My approach to NLU is to take some real sample of Natural Language and make computer Understand it. Since I don't want the result to be controversial and debatable, I take something that everyone would agree upon, a 'golden standard'. In my case the program should translate a text in the very way that some human has already done this. For them being short, I took one of Daniil Kharms's short stories translated into English. The program parses a text, computes its semantic representation, translates it into the target language concepts and generates the target text based solely on that transfer result.

The problems begin straight away. Here's the first sentence:

Удивительный случай случился со мной: я вдруг забыл, что идет раньше - 7 или 8
Amazing case happened with me I suddenly forgot what goes earlier 7 or 8
An amazing thing happened to me today, I suddenly forgot what comes first - 7 or 8

Problem: Everyone translating Russian into English immediately stumbles upon articles. Russian doesn't have them, so they have to be added. One can note that they somehow relate to the information structure: the new material is usually (but not always) indefinite, the given one - definite.

Solution: For the anaphora resolution purposes, a smart parser should anyway take a record of discourse referents and the generator could mark the newly introduced ones as indefinite. For a start that'll do, until we find a counterexample. So, the case=thing is a new discourse referent, and we add An before it.

Problem: This is absolutely crazy, but human-made translations abound with those and my purpose is to imitate them. In the Russian text, we are only told the amazing thing happened, but in English it was today. Not suprisingly, another translation of the same story doesn't have it. But anyway, it's in the 'gold standard' so the program should somehow be able to generate it.

Solution: Of course, the translator may have added this by random, but I always first try to find something in the source text until I surrender. Here, my solution is that actually the Russian story has an anecdotal flavor. And this today adds the same flavor, since (perhaps) without it the English counterpart doesn't have it. Therefore, Russian parser has to specify the flavor explicitly in the semantics so that the generator can use this information later.
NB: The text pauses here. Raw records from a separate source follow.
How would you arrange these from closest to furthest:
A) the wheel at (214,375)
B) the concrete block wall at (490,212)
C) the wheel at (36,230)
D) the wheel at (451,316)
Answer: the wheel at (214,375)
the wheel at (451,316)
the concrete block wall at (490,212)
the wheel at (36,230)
Problem: The colon, which separates two clauses of the sentence. Nothing's wrong with it except that it's translated as a comma. So I had to find a deep meaning for it which allegedly should be expressed using a comma in English.
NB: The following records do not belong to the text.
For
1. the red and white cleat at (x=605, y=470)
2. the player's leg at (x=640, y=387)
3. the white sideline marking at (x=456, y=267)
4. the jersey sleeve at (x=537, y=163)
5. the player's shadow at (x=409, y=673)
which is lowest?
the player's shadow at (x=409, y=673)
Solution: The second clause seems to elaborate on something from the first clause. I'd say it's the semantically empty thing about which the reader now is told more. So, apparently the colon actually expresses an elaboration dependency between thing and the second clause, and what we should preserve in the deep semantics is this dependency, not the colon itself.
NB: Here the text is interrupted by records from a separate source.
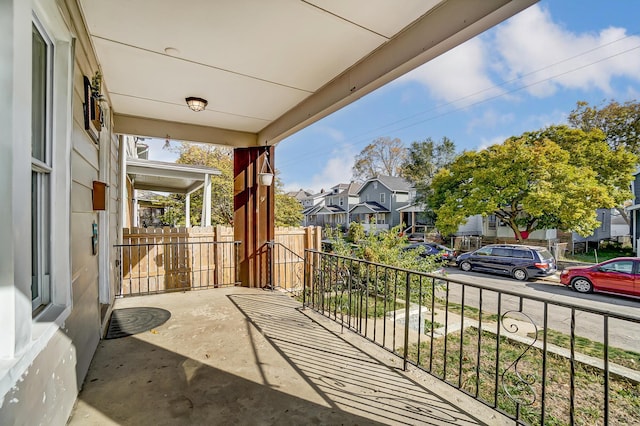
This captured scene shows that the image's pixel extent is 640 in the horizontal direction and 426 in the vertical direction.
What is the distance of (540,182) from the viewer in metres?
12.2

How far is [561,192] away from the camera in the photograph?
12.1m

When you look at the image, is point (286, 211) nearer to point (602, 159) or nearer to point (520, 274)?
point (520, 274)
Problem: Due to the parsing algorithm, once the verb (happened) has come after the subject (thing), the latter is deactivated: it's not available for forming syntactic relations with the words coming after the verb. This seems reasonable because discontinuous subjects are not very frequent in Russian, and always marked (e.g. by a special intonation). But nevertheless in this case the subject should form the elaboration relation with what follows the colon.

Solution: Look at it from the semantic point of view. We're told that an amazing thing happened. Naturally, we're interested what kind of thing it was. So, the verb's semantic handler should be taught to understand such luring constructions and wait for a colon followed by a clause, which is one of the ways of expressing elaboration in Russian.

Let's deal with the rest of this sentence's problems later.